Stuck in a Career Rut? The Secret to Getting More Responsibility

More than three-quarters of IT professionals are looking to change jobs in 2017, according to research from Investors in People. While better pay and flexible working hours top their wish-lists, 36 percent of tech pros cited a lack of career progression as a key reason for hitting the job market.
But if you’re pretty happy with your boss and company, staying put and taking on more responsibility might be less risky than changing jobs, noted life and business coach, Rasheed Ogunlaru.

Frankly, most bosses would be thrilled to have a capable staffer step up and take something off his plate. So what’s the secret to getting more responsibility?

“It’s all in the way you ask,” Ogunlaru advised. “Your request needs to be clean, crisp, compelling and aligned with the company’s goals.”

Ready to give it a try?  Here are three ways to set the stage for success.

Showcase Your Readiness

It’s no secret that high-profile professionals often get preference when it comes to assigning high visibility projects. The fact is that sometimes tenacity trumps talent.

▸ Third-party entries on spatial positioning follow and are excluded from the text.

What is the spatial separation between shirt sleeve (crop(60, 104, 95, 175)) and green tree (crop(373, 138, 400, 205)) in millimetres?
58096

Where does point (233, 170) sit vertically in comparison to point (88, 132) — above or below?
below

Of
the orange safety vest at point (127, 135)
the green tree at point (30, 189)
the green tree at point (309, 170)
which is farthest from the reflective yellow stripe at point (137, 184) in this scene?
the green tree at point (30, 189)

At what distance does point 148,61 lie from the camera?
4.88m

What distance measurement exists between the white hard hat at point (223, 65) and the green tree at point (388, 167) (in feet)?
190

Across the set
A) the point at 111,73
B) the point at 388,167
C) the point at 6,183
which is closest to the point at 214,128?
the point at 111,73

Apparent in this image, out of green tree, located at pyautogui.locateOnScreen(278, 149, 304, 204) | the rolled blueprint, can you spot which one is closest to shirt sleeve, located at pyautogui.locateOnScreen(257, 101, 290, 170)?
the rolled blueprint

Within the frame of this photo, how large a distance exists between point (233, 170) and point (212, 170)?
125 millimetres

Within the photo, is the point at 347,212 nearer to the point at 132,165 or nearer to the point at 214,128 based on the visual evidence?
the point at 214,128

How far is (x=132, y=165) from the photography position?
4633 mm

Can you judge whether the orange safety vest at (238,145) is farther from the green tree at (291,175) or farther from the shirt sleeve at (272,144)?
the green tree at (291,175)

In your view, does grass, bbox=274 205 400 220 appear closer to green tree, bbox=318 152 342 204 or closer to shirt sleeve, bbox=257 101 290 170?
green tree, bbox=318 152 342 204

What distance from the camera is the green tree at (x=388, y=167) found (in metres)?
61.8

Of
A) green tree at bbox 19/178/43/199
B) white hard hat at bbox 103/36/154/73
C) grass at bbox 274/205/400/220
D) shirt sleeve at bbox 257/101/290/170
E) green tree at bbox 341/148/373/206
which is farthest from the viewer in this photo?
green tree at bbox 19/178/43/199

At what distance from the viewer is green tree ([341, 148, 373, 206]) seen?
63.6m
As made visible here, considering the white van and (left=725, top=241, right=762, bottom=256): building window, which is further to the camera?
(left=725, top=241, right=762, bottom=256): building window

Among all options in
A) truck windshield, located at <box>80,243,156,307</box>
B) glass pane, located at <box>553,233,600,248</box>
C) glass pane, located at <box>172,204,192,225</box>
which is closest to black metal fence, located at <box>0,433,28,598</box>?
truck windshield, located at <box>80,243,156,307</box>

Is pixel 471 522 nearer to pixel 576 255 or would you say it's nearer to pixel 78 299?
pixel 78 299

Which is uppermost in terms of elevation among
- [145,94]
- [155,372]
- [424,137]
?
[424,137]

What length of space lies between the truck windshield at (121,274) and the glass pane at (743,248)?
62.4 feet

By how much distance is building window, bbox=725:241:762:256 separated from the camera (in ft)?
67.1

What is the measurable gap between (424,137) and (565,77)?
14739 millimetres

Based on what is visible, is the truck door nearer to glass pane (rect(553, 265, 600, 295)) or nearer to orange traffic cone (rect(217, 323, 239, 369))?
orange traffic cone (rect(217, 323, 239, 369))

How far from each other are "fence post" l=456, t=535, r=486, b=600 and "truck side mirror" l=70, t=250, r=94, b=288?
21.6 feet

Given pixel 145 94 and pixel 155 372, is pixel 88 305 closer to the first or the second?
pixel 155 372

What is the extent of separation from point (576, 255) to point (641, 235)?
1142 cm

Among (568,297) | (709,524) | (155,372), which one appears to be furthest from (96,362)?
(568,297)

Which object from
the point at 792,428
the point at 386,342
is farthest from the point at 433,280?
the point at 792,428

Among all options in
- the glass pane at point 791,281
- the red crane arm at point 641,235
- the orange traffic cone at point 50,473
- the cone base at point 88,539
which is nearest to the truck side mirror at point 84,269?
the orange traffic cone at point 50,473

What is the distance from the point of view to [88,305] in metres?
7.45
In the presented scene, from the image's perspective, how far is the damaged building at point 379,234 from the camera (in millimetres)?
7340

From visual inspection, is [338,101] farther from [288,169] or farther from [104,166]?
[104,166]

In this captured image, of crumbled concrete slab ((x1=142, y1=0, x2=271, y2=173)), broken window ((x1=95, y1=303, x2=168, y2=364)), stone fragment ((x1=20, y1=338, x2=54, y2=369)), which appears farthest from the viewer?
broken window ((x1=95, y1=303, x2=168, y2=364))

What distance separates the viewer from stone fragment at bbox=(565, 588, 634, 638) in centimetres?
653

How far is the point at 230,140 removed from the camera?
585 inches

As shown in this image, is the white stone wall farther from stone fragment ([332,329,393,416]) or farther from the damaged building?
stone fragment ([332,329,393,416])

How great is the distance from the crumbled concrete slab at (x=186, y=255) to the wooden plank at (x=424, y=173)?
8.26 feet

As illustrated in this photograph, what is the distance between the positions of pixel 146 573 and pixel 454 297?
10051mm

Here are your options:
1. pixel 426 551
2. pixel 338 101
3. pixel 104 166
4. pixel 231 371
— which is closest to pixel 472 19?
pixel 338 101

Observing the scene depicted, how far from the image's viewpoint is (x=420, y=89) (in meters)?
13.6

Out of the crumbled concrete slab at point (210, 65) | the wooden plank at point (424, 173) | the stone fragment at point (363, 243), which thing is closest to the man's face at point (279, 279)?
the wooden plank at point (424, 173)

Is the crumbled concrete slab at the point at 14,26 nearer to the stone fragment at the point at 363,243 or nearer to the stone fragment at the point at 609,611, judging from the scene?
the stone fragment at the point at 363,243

You need to be known and connected to score plum, career-enhancing assignments.

If you feel like you’ve been pigeonholed or overlooked, increase your boss’s receptivity before you ask for a meeting. Demonstrate your readiness to take on more by changing how you are perceived. Attend conferences and workshops and make an extra effort to keep your boss informed about what you’re working on. In other words, be someone who shows up week in and week out.

Finally, develop other people’s awareness of your abilities and strengths by building your network and establishing yourself as an expert and thought-leader.

“Blogging, volunteering to represent your team or speaking on a technical topic is a good way to raise your visibility with influential leaders,” noted Antoinette Oglethorpe, a leadership development consultant and author of “Grow Your Geeks.”

You never know when a sudden staff departure or new business initiative might create a growth opportunity, so put yourself in a position to pounce.

Help Yourself by Offering to Help

Asking your boss for a raise or promotion limits his ability to approve your request and offers you no escape.

“Don’t focus on titles or pay grades,” Oglethorpe said. “Describe your ambitions in broad terms and then offer to help the organisation and your boss by solving a pressing business problem.”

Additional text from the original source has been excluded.